A first Rust macro

A while back, I left the university for a job in software development. I’m glad I made the change, and will write more about it later, though the basic reasoning can be found here.

In my new job I am nominally a Java programmer, but mainly I’ve been writing Rust. In general, I like it, but some of the design decisions irk me, and Ada remains my favorite.

That discussion can wait for later. For now, I want to show off my first Rust macro. I’ll explain what that is in a moment.

The problem

My motivation for writing the macro is that my experience with languages like Python and Ada, where one can initialize a list or array in one line.

For instance, in Python you’d write:

l = [ i * i for i in range(n) ]

…while in Ada 2022you’d declare:

L: array ( 0 .. N ) of Integer := ( for I in 0 .. N => I * I );

The current edition of Rust has no way to do this. You have to do it in two steps:

let mut l = vec![];
for i in 0..n { l.push(i*i); }
// or maybe this instead
let mut l = Vec::with_capacity(n);
for i in 0..n { l.push(i*i); }

There are a few ways to do it, but they all requires at least two lines: one to initialize the vector (typically with 0’s), and one to fill it with the desired values. (So saith StackOverflow, at any rate.)

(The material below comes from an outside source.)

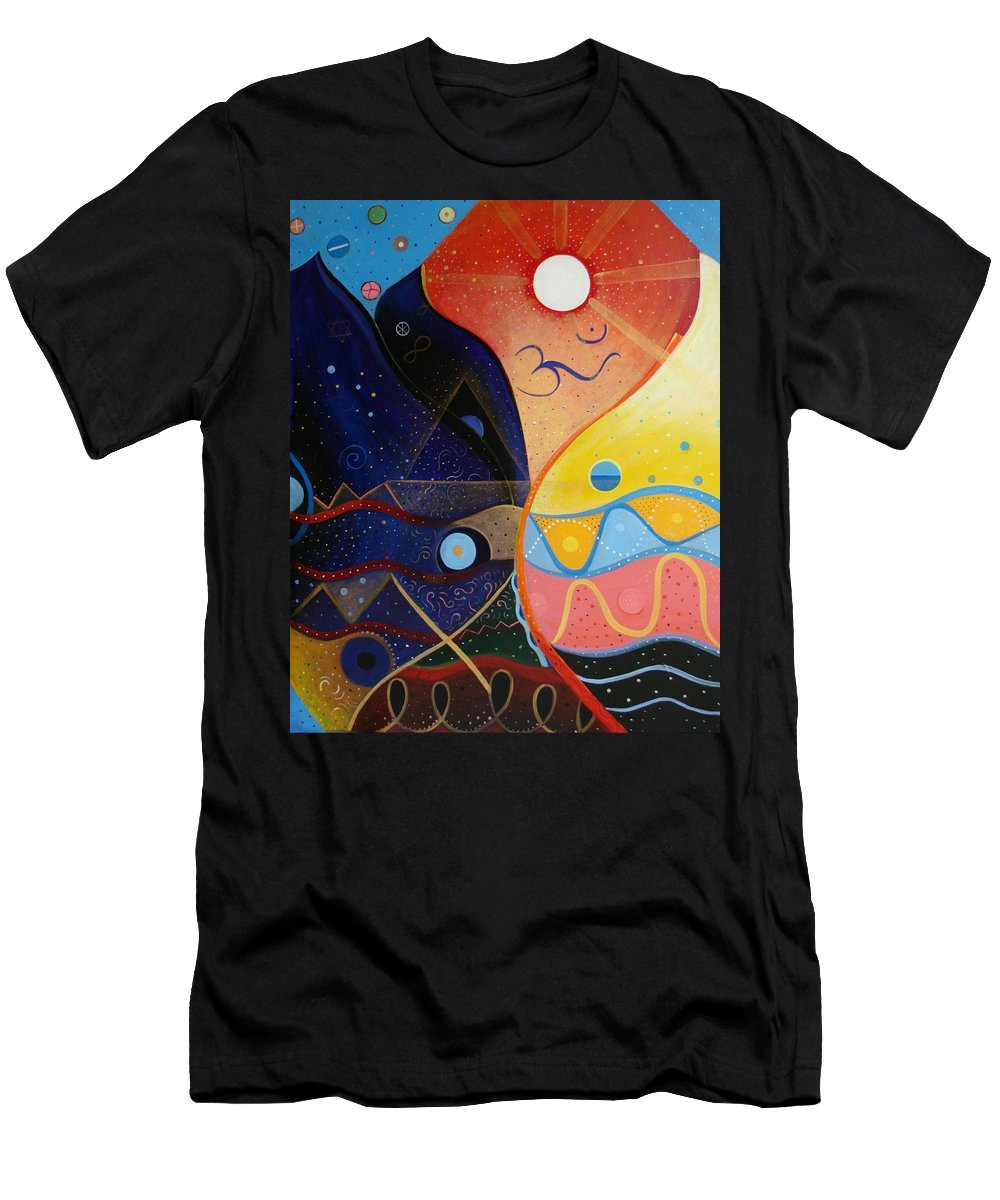 Value Men's T-Shirt (Athletic Fit) featuring the painting Cosmic Carnival Vlll Aka Sacred And Profane by Helena Tiainen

(Some Rust-familiar readers may object that one can, in fact, initialize some vectors in just one line. For instance: let l = vec!( 0, 1, 4, 9, 16 );. This is correct, so long as you know exactly how many elements you need at compile time, and don’t mind typing out their values exhaustively. However, if you don’t know the exact size at compile time, or don’t want to list the elements exhaustively, you need at least two lines.

The tool: Macros

Unlike Ada or Python, Rust offers a facility to “extend” the language, so to speak, via macros. You can think of a macro as a script that the compiler executes to replace some source code with other source code. If you’re familiar with C, then yes, it’s a lot like the C preprocessor, only safer and more powerful — just like almost everything in Rust is safer than C. In particular, Rust will hand you the relevant part of the source code’s abstract syntax tree, and you can mess with it to your heart’s content.

I needed to learn how to write macros, and the examples I found online were absolutely inadequate: either they were too trivial to be useful (looking at you, Rust By Example!) or they were too complicated and unhelpful for the problem I wanted to solve.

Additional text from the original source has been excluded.